Reviews

Nilüfer Yanya
Miss Universe

(ATO)

8/10

Every so often there’s a buzz around an artist and you don’t know quite how it’s got there. For Nilüfer Yanya it comes in the form of a bouncer laughing you down as you turn up for her Great Escape set ten minutes early expecting there’ll be space for you in the venue; in the form of unusually hushed crowds for big name support slots with Interpol, The xx, Mitski and Broken Social Scene; a BBC Sound of 2018 longlist; a starring role at the End of the Road festival’s Loud And Quiet-branded tent (a career highlight, of course); in the stony-faced lines of fans queuing up to buy a limited pressing of her debut EP when the Independent Label Fair comes around; in the lines of fans queuing up to buy a limited pressing of her second EP; in the lines of fans queuing up to buy a limited pressing of her third EP.
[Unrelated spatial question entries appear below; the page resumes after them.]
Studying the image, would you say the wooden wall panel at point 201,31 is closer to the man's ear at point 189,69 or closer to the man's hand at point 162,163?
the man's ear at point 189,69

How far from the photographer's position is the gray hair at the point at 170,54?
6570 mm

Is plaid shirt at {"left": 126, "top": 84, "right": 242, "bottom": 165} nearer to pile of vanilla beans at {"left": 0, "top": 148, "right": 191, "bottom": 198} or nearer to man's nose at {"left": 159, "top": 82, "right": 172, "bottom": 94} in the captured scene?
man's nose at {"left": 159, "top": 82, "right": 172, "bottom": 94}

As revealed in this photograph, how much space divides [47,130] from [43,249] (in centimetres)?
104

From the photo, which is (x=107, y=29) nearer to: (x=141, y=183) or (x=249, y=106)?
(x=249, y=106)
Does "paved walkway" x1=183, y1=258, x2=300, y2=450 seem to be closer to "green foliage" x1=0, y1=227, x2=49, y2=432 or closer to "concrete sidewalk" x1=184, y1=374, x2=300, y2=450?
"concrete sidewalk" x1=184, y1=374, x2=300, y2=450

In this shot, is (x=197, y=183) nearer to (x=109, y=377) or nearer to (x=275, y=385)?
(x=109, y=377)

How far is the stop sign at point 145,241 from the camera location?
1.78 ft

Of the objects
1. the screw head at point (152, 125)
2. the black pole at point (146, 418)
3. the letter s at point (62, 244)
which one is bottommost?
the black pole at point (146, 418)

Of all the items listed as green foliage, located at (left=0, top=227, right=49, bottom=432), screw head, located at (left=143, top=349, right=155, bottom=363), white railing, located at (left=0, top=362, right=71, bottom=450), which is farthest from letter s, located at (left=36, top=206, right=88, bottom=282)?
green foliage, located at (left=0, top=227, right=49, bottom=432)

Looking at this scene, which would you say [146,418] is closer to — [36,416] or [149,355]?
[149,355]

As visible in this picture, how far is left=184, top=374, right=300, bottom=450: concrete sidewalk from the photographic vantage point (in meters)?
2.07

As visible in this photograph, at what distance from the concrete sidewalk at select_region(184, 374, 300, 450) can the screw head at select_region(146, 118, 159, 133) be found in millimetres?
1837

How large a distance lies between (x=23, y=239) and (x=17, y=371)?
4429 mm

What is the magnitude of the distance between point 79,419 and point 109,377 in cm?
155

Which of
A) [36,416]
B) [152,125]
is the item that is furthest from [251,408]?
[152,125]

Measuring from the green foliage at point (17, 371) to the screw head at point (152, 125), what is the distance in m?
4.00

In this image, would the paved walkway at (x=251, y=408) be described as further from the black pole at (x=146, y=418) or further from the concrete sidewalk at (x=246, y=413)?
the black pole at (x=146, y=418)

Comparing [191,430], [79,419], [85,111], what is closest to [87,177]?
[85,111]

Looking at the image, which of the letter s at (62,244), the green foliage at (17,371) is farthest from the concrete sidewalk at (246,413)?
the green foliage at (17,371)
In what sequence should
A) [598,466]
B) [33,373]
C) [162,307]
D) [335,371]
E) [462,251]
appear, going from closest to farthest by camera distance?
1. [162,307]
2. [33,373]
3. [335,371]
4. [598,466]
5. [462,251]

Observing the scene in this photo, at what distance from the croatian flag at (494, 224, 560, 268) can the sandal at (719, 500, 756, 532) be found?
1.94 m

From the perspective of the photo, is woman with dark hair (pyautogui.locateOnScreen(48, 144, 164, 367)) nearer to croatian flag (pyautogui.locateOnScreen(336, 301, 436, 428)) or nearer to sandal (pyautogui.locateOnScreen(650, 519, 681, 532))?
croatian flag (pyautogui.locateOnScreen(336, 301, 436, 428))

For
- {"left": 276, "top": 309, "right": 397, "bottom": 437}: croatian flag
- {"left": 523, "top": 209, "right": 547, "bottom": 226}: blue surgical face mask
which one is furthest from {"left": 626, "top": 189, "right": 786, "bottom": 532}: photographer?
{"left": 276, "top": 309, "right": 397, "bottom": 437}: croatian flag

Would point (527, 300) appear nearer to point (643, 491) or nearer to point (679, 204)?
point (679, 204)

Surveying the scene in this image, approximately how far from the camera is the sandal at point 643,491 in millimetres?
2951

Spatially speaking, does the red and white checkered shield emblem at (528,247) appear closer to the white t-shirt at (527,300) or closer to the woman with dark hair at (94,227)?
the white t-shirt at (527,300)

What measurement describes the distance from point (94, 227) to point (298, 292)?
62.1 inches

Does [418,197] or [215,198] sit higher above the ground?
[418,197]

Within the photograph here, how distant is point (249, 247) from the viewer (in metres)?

You get the idea: ‘Miss Universe’ arrives with its own hefty context. But when she appeared as Loud And Quiet’s first cover feature of the new year, it was all about finding a quiet mind (however contrary to journalism’s elephant in the room that is). Her debut album’s been made in between worlds, with some of indie music’s most-acclaimed producers and two of London and New York’s most-esteemed labels. But she still shared the first single from the album while she was parked outside the neighbourhood chippie before our interview with her. It’s hard to be discreet when the world’s watching, but not if you go and spend some time in Cornwall.

The album also comes with a fictitious and over-friendly health management company. “You sign up, and you pay a fee,” she explains in the accompanying press release, “they sort out all of your dietary requirements, move onto medication, and then they’ll work out if anything’s wrong with you, maybe you can get a better organ or something… and then suddenly it starts to get a bit weird. You’re giving them more of you.” WWAY (We Worry About Your) Health also lends its name to the opening track – a conceptual spoken word piece that plays like an automated message on top of sunny steel drum hold music. Users can select possible symptoms: an abnormal feeling of discomfort from the light, a sense of being watched, a sense of being followed, deep paranoia and a longing for validation in others.

COVER FEATURE INTERVIEW: Finding a quiet mind with Nilüfer Yanya

The punchy second track, ‘In Your Head’, hits with grungy fuzz-ridden guitars and sharp synth singes. It’s several steps away from the soulful pop ‘Golden Cage’-era Yanya, but the jazz inflections are there in the breathy vocals somewhere between Karen O and Zara McFarlane. Its accompanying video is the perfect portrayal of digital identities in different worlds, rotating through glamour shots in swimming pools and wistful desert scenes to cheap Motel rooms showering dollar bills, mayo-soaked pastries and curly fries. It plays like a tongue-in-cheek audiobook of The Downsides to Being a Touring Musician 101.

Then ‘Paralysed’ – a hook driven dose of alt-rock that could be a Velvet Underground cover if Lou Reed found a greater vocal range. ‘Angels’ has the signature short punchy strums of ‘Baby Luv’ before succoring another anthemic chorus line, this one taking inspiration from Edgar Allan Poe and Malorie Blackman, about loving something to the point of killing it. Just as Yanya’s own Turkish-Irish-Bajan heritage, comprising a childhood in Cornwall and a feeling that London is home, has led her to recently unlock more physical spaces in which she feels like she can naturally exist, the grunge-rock stagger of the first half of ‘Miss Universe’ couldn’t be further away from squelchy dance floor tracks and smooth saxophone appetizers that come later.

‘Baby Blu’ is a gorgeous arrangement of plucked guitar patterns, digitised basslines and a minimalist Fugees-soul, RnB production. A 20-second warning foretells our entry to a “high temperature zone” as we’re met by the song she co-wrote with her old guitar teacher, The Invisible’s Dave Okumu; a brooding cinematic dose of bantamweight soul for a modern day Fun Boy Three. Extrapolated sax in ‘Melt’ from school friend Jazzi Bobbi isn’t just a cursory nod to a DIY and Soundcloud heritage, but feels like a compassionate demo take pining after freedom and debauchery. The same balladeering intoning vocals run through ‘Tears’ with a soft italo beat more in-line with a Christine & the Queens disco track than something you’d expect from an up-until-now stationary stage strummer.

True to years of writing and recording, this debut album plays like a burst river pipe at the height of monsoon season. More and more songs spill out, 17 of them in all, each tarnished with sharp distinctive hooks and the nasal jazz-pop tooting of Yanya’s voice. It’s full of intrigue and playfulness, a careful but bolshie response to any pressures of expectation. The closing automated message plays through an endless loop; you have finished phase one of your WWAY Health induction and you must now “give up or try again.” These part-fun/part-bleak messages of performance and health have already been perfectly captured in the album. But the clever concept still hits more with the critically satiric edge of Little Brother’s ‘The Minstrel Show’ than some needless add-on, even if she didn’t have to register with Company’s House.